Scotland’s devolved government will shortly introduce its own, alternative Brexit bill, increasing pressure on the UK government over legislation needed to pass in Britain’s national parliament.
The “continuity bill”, to be announced on Tuesday afternoon in the Scottish parliament by Brexit minister Mike Russell.
It will be introduced at Holyrood as a stop-gap solution if MSPs do not give consent to the UK bill and will aim to ensure stability of devolved law once Britain leaves the EU.
Russel said that there is still a possibility of a good deal to be agreed with Westminster, but has rejected the current offer from UK ministers.
Prime Minister Theresa May’s government on Monday indicated that it would go no further in offering concessions to Scotland, Wales and Northern Ireland, who are concerned that they will lose powers in a constitutional realignment after Britain leaves the European Union.
The United Kingdom’s devolved nations do not have a veto on Brexit legislation, but ignoring their wishes risks worsening already strained relations, stoking nationalism in Scotland, and further complicating the already-difficult withdrawal process.
“I will not sign up to something that effectively undermines the whole foundation on which devolution is built,” Nicola Sturgeon, whose party supports independence for Scotland, told BBC radio. As things stand, her government could not recommend consent for the bill, she said.
Cabinet minister David Lidington said on Monday that most currently devolved powers would now automatically stay in Edinburgh, Cardiff and Belfast, the devolved nations’ capitals, after Britain leaves the European Union.

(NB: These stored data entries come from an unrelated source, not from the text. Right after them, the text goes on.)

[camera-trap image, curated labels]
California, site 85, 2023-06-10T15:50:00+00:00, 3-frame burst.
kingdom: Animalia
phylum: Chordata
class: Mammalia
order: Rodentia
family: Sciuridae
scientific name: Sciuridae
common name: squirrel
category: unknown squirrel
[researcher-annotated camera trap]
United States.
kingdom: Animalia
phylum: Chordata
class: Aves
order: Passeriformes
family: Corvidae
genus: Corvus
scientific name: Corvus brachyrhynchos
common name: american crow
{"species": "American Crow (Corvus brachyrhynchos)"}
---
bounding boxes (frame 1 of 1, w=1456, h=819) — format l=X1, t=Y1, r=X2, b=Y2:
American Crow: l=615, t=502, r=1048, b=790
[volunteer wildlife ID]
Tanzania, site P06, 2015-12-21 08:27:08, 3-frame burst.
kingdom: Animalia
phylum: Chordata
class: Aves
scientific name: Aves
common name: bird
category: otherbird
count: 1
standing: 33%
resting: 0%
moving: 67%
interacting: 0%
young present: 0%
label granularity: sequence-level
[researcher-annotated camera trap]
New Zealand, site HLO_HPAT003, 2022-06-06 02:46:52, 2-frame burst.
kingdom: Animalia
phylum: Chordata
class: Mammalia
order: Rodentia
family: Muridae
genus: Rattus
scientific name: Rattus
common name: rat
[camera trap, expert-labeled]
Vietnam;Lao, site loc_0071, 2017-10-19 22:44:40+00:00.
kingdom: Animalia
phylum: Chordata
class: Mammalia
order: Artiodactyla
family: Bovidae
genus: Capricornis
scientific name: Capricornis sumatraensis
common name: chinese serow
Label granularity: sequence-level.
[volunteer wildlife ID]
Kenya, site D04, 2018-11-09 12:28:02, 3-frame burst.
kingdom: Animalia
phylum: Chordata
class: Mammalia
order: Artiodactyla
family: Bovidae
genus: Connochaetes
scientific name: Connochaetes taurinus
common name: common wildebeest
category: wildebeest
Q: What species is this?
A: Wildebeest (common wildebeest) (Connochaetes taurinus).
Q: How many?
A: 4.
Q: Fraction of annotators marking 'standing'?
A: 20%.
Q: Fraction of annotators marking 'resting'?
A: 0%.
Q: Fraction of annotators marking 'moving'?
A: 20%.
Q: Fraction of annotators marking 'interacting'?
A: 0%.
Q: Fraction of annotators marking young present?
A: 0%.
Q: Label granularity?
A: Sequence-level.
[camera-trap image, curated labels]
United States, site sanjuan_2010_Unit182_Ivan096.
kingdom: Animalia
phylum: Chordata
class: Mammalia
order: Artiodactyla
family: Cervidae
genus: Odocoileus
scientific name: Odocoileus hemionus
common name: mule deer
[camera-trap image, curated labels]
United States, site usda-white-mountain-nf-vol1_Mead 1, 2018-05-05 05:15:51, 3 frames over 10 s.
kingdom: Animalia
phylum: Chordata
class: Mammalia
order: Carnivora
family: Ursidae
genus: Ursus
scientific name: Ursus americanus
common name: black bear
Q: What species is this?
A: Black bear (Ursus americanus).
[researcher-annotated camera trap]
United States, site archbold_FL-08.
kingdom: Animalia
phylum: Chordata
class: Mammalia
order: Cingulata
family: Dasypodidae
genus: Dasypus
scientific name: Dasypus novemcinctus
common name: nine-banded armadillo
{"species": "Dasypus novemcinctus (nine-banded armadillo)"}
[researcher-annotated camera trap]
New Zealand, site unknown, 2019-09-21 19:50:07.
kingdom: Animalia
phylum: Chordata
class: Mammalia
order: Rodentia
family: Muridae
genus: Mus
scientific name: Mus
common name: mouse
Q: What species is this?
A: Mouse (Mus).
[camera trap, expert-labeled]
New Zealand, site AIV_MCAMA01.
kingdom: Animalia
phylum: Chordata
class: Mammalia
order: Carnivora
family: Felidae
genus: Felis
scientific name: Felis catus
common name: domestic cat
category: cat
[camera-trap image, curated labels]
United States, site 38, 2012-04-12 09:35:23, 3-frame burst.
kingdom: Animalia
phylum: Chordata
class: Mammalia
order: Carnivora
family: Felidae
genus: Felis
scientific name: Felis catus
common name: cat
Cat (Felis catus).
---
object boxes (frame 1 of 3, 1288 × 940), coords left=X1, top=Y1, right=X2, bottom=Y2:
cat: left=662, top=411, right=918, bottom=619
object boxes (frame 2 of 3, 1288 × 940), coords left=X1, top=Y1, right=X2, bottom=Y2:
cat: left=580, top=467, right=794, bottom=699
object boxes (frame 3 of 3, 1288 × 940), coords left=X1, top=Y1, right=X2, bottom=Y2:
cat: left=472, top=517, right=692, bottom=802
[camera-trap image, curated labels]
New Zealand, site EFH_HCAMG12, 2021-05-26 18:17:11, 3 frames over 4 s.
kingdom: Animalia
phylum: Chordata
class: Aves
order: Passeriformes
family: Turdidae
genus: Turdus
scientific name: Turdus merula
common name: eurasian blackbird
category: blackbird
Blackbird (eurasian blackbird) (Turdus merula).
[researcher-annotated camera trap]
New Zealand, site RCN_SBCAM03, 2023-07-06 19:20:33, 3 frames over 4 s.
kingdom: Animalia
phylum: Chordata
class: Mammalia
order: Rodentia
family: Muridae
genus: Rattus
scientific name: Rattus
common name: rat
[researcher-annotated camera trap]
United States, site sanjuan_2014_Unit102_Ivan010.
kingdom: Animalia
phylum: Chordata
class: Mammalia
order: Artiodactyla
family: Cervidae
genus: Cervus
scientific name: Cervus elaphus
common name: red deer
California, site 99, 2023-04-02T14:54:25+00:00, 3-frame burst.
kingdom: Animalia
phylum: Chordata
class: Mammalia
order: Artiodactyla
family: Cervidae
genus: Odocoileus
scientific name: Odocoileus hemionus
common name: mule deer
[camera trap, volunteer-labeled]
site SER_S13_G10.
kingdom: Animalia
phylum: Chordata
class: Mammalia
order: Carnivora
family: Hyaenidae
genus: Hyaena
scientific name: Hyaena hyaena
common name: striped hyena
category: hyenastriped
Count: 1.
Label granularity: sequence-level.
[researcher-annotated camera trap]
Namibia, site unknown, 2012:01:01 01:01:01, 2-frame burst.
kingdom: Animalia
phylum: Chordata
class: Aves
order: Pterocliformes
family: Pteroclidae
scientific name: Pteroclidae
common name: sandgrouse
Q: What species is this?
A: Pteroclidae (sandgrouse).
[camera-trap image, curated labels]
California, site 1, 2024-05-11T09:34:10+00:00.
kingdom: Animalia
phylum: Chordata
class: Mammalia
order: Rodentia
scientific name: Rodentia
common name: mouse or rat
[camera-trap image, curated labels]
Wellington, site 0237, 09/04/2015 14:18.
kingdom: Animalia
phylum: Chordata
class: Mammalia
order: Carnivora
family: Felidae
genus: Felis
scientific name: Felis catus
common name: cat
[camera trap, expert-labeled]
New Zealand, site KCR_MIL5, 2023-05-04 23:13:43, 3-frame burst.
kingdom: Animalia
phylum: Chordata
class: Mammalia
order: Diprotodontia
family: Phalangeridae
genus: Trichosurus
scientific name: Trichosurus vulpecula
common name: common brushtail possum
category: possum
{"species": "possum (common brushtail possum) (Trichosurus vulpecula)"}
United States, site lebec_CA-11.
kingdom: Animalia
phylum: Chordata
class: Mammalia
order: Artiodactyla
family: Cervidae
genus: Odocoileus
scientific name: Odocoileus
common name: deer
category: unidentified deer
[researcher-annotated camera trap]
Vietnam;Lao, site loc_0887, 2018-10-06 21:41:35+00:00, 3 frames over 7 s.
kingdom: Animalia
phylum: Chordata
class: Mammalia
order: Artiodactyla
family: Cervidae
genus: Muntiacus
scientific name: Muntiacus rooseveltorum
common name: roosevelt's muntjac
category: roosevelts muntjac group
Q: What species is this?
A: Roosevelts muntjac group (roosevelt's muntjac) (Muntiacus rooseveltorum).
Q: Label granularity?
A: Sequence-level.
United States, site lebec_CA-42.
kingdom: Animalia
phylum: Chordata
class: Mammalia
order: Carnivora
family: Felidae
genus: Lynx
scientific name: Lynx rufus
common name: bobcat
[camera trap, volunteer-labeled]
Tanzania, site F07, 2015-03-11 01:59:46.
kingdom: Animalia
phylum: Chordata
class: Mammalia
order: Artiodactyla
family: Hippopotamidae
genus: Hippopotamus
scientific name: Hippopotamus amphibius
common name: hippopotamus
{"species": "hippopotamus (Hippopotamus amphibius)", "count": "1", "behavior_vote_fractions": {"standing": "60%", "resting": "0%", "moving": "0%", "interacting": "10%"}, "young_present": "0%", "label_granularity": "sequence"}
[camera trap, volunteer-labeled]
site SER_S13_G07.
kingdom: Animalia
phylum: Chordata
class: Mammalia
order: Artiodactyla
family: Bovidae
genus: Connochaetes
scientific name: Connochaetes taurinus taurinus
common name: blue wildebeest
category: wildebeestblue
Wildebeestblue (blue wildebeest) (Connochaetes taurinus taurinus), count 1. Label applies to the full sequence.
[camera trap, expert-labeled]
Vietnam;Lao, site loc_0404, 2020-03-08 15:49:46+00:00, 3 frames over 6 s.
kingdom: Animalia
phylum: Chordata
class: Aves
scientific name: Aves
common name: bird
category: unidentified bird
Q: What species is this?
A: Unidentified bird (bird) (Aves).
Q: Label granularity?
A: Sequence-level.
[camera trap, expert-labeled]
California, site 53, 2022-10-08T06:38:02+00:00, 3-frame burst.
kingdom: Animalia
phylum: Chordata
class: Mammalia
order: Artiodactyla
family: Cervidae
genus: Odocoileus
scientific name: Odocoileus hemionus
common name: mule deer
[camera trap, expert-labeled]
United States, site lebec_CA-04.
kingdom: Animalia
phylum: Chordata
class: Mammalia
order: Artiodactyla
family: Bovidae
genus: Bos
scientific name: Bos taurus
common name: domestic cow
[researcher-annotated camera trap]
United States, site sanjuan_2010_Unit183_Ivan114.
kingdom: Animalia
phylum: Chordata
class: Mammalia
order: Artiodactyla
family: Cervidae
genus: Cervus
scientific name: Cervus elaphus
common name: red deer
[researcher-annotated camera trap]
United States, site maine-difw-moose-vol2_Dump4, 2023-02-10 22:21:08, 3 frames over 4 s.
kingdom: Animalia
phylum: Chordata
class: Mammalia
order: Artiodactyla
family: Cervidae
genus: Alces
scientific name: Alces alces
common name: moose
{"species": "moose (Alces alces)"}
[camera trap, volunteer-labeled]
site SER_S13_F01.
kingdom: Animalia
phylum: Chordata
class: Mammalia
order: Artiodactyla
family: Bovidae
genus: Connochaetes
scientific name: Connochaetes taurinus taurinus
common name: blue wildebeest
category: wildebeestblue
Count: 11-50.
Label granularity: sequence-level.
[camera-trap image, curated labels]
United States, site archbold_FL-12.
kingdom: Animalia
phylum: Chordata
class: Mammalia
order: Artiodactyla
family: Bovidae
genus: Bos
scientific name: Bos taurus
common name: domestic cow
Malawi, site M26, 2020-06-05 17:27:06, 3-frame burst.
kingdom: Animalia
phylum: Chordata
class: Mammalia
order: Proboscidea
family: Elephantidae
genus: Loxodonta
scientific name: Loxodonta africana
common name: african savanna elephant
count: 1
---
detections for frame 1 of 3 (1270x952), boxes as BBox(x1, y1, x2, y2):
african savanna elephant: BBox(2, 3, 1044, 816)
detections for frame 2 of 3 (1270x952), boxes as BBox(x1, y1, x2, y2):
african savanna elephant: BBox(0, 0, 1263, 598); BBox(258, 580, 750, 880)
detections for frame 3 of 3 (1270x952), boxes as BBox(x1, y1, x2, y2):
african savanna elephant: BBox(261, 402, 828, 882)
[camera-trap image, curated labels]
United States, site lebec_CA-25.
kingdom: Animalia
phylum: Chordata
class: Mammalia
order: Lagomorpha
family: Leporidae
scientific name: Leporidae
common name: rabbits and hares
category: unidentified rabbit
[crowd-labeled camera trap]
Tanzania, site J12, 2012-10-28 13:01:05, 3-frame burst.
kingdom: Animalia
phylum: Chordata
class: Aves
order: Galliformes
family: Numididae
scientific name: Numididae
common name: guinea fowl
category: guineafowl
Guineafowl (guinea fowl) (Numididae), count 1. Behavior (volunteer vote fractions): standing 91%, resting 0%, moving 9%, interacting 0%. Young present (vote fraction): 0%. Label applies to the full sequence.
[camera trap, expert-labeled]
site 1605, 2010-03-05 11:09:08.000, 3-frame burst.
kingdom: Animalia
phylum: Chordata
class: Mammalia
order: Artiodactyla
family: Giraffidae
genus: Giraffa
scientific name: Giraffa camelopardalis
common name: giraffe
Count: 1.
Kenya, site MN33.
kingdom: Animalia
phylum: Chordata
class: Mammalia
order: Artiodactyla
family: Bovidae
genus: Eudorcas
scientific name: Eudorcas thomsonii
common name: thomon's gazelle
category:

But the British government would make exceptions if it believed that would damage the UK as a whole, he said, comments that raised hackles in Scotland and appeared to overturn progress made between the sides last week.
The British government needs a deal before the summer in order to pass the European Union (Withdrawal) Bill in Britain’s national parliament. The bill will formally sever the UK’s ties to the EU and “copy and paste” EU legislation into British law.